Given passage:
┌──

FIG. 3A illustrates two halves 301, 302 of a generally symmetrical tubular composite part. Each half 301, 302 may be laid up directly into separate female molds. This allows the material to be laid up directly on the bond surface in the female mold. FIG. 3B illustrates the final tubular part 300 wherein the two halves 301, 302 have been brought together and co-cured. The two halves 301, 302 may be brought together by joining two separate female bond molds, for example. The details 301, 302 of the final tubular composite part 300 are laid up separately but cured together to increase the strength of the final part. The bond between the individual parts 301, 302 is strengthened by allowing the fibers and resin from both parts to mix together while curing.

An advantage to manufacturing part 300 in this way is a significant span time improvement versus the traditional method of laying up all of the material on a single tool that has to then be transferred to another tool. Using the method disclosed herein, each half 301, 302 of the component 300 is laid up at the same time, which cuts the span time for the layup essentially in half by doing both sides simultaneously.

└──

Listed records:

┌──

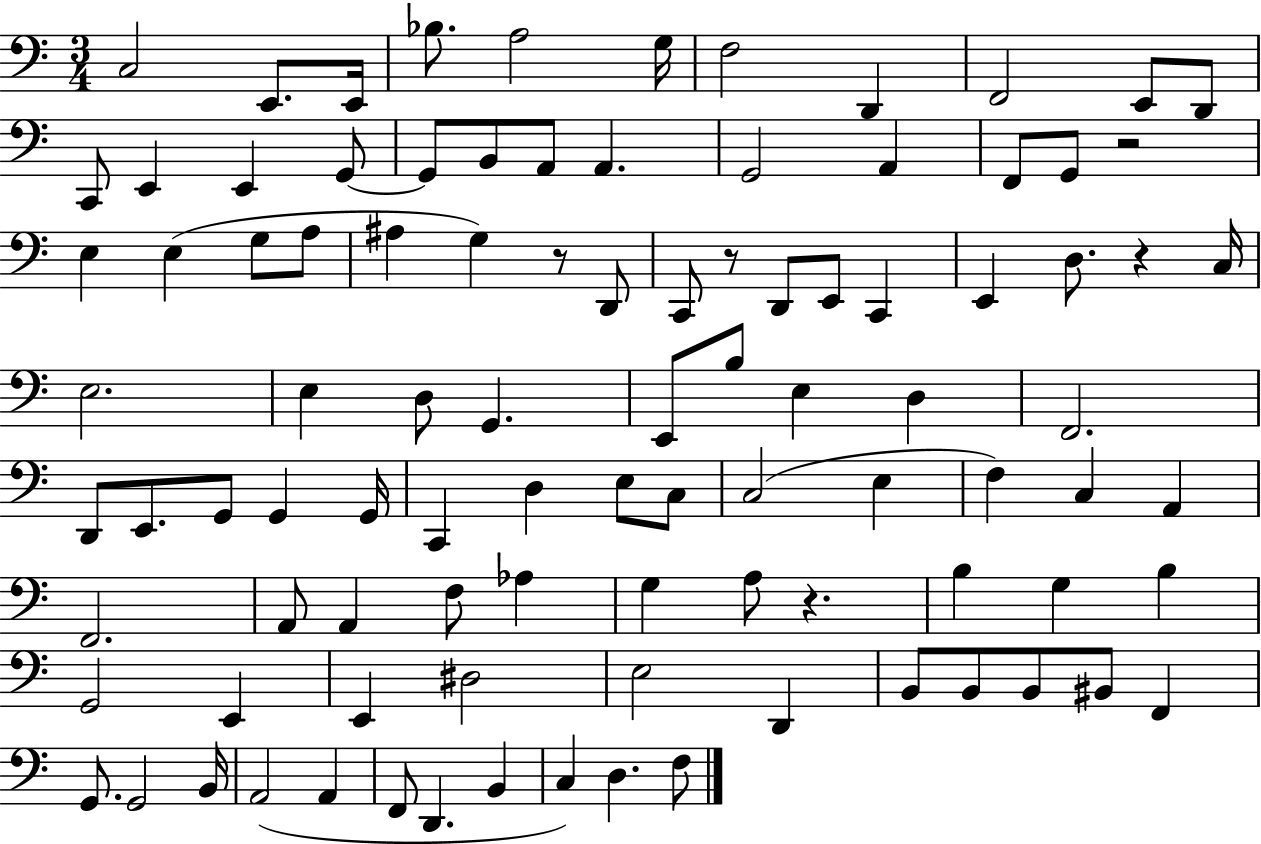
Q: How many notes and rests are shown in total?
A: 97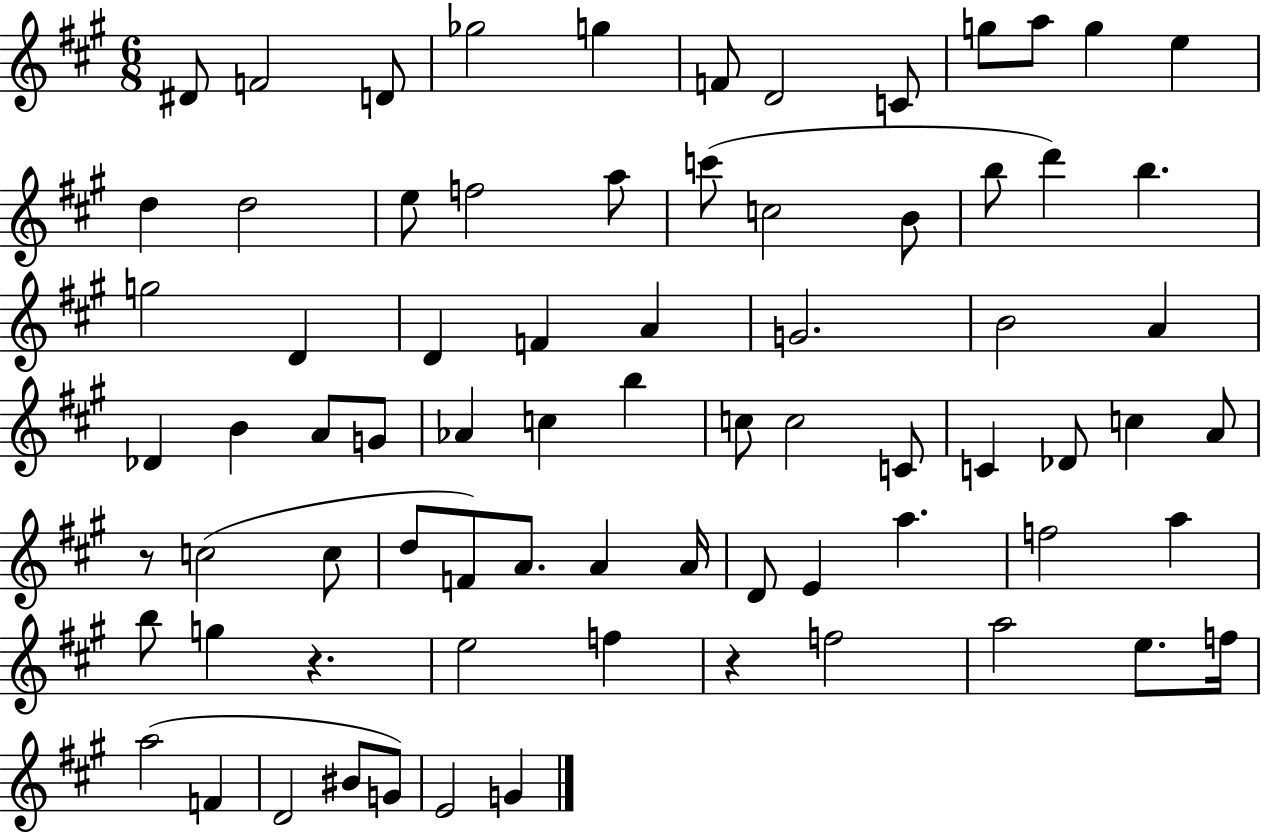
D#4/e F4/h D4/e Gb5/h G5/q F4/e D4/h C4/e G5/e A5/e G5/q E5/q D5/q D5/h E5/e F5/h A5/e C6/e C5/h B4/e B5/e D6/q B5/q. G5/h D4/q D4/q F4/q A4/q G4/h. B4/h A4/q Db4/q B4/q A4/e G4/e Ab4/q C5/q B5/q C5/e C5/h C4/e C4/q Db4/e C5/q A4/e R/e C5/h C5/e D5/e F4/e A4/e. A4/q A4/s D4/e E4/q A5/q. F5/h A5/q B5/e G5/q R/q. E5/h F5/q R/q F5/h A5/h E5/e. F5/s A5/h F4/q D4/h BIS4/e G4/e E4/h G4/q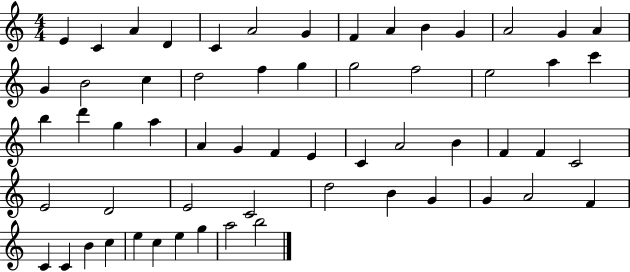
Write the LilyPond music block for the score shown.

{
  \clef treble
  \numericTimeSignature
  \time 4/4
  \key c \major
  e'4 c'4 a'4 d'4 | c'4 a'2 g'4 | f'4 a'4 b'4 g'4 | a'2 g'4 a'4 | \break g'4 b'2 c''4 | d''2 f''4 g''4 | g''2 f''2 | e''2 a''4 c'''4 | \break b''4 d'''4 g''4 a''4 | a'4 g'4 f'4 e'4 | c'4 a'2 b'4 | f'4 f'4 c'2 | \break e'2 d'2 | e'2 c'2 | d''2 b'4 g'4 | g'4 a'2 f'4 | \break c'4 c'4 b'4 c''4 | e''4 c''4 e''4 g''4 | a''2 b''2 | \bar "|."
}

└──

Exercise instructions: Give every reference numeral that appears in the passage above on the tubular composite part, along with what each one labels.

Written answer:
300: the final tubular composite part
301: one of the two halves
302: the other of the two halves